Prayer can be a struggle some times. Ok, often. And we often think that God will come to us and answer our prayers in a flaming chariot just like the one that carried Elijah to Heaven. But He doesn’t, usually.
I’ve heard people say that you see what a person is made of when they are faced with adversity. I’ve heard it said that you see a person’s true faith in a crisis.
And that’s important, yes. We need leaders and people with character in the face of adversity. We need to reach out to God and trust Him in the face of crisis and disaster, and we need to turn our lives in those situations over to Him, when we have nowhere else to turn.
But I’m not sure that how we act and what we do in the times of adversity is the most important metric. I feel that what is most important is what you do – when no one is watching. How is your faith and spiritual life in the mundane, and calm periods of life?
How is your relationship with God when everything is going right? I’m telling ya, your answer to this dictates your answer when your punched in the face with a crisis or disaster.
It’s the routine you set. The discipline. There is a reason the Rosary is so powerful. Sure, it is the devotion and meditative prayer to the Father, the Son and the Holy Spirit through our Blessed Mother – but there is more.
The Rosary is boring at times. And at times, you just don’t feel Him. At times, you just have to push through it. But the power is in the devotion. The power is in the mundane. The power is in the discipline. And usually, no one knows when you pray it, except God.
Faith and discipline and doing the right thing, invoking the presence of God in the moment, whatever moment that is, especially in the mundane, ordinary things of life – that is where we find God. That is where He hears us most clearly. That is where He answers us. In those quiet, ordinary, everyday things. In secret.
We don’t need to be extremely vocal. We don’t need to be in some sort of in-depth trance or meditation. The Holy Spirit hears us, those inexpressible groans within our very spirit and soul.
I thought of this the other day, when I heard of someone say that they feel guilty because they are not praying hard enough or intently enough for those acquaintances of theirs who have asked for prayers, or that they forget.
Sure, there is power in deep, meditative, prayer. But that type of prayer is not the norm for most of us. It’s those little prayers that we offer throughout the day. God, please be with me at this time. Jesus, please be with so-and-so… A simple pause – a thought and a prayer.
You can’t express the words. You can’t express the empathy. You can’t meditate deep enough. And the Holy Spirit knows this. And so, when someone asks for a prayer, yes, we can offer up a Rosary, as there is huge merit in that. Yes, offering an Our Father is powerful.
But just taking the time to pause – and close your eyes and think about that person, or their cause, or their hurt. Whatever it may be. The Holy Spirit hears this, and expresses those prayers in ways that you cannot.
We do this, by turning into our inner room.

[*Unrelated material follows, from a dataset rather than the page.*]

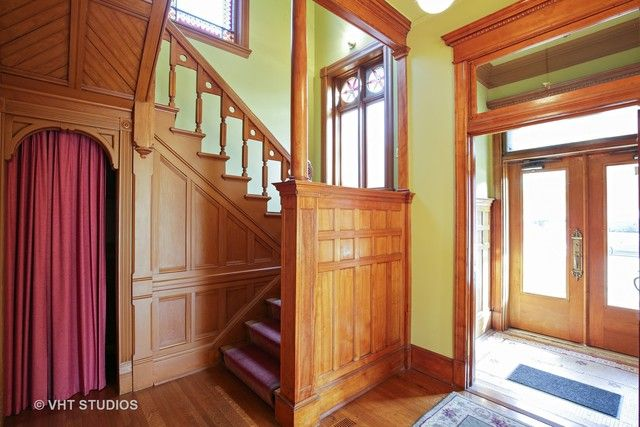 Victorian, Detached Single - Dekalb, IL (photo 2)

If only for a few seconds. You know what I’m talking about. When you close your eyes and look deep within yourself. You can look into your heart, into your soul. And this is where you find Him. And the Spirit that is within you, hears you, and does the rest, expresses those thoughts and prayers in ways that we cannot.
This, in my mind, is one thing that we can take away from what Jesus is talking about today. We don’t need to pray like Him. We can’t. We don’t need to pray in ways that everyone sees and hears just to put on a show so that people see what we’re doing.
God knows what’s in our hearts. His Spirit hears what’s in our soul. We just simply need to take pause, and go into our inner room throughout the day, even if only for a few seconds, and He will hear us, and He will take it from there.